Miguel Gaspar, brilhante, hoje no Público, ao lado do não menos brilhante MEC, sobre os maus médicos que andam de volta do paciente Portugal.

O paciente português

“À nossa direita, o Governo e a troika acham que é preciso amputar o doente para ele sobreviver, mas não sabem onde está a infecção. Vão cortando um braço aqui, uma perna ali. Sai uma reforma dacolá, um subsídio “dacoli” e um dia lá aparecerá o remédio.

Se alguém disser à equipa médica à direita que qualquer dia já não há mais nada para cortar, e muito menos doente para curar, responderá que até já há coisas a crescer, como as exportações.
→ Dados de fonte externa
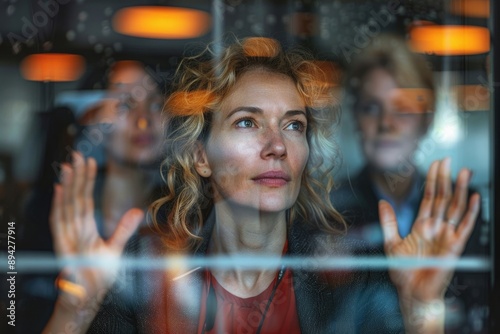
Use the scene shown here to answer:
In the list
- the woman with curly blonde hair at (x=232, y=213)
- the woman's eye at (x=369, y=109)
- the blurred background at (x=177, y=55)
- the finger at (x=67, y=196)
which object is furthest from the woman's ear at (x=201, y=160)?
the woman's eye at (x=369, y=109)

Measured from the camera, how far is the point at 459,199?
236cm

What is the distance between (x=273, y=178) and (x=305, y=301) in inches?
14.0

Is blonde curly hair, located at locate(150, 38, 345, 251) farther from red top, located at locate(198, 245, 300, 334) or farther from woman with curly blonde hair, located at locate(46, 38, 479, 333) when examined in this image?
red top, located at locate(198, 245, 300, 334)

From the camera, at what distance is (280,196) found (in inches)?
88.2

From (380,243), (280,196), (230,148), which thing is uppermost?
(230,148)

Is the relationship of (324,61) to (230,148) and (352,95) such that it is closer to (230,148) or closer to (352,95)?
(352,95)

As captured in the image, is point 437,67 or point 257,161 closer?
point 257,161

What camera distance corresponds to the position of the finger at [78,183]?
7.34 ft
Nessa altura, o ministro Paulo Portas pisca os olhos e, como que possuído por um soberano entusiasmo, desata a repetir “1640!”, “1640!”, “1640!” – uma alusão a uma data que deixou de ser feriado porque a troika mandou tirar.

Mas se do lado direito do paciente a receita é amputar da ponta dos pés à ponta dos cabelos, do lado esquerdo só há uma ideia fixa: não se pode mexer em nada. Quando lhes dizem que se tudo ficar como está a infecção matará o paciente, cerram o punho e, com uma convicção soberana, começam a exclamar “demissão!”, “demissão!”,  “demissão!”.”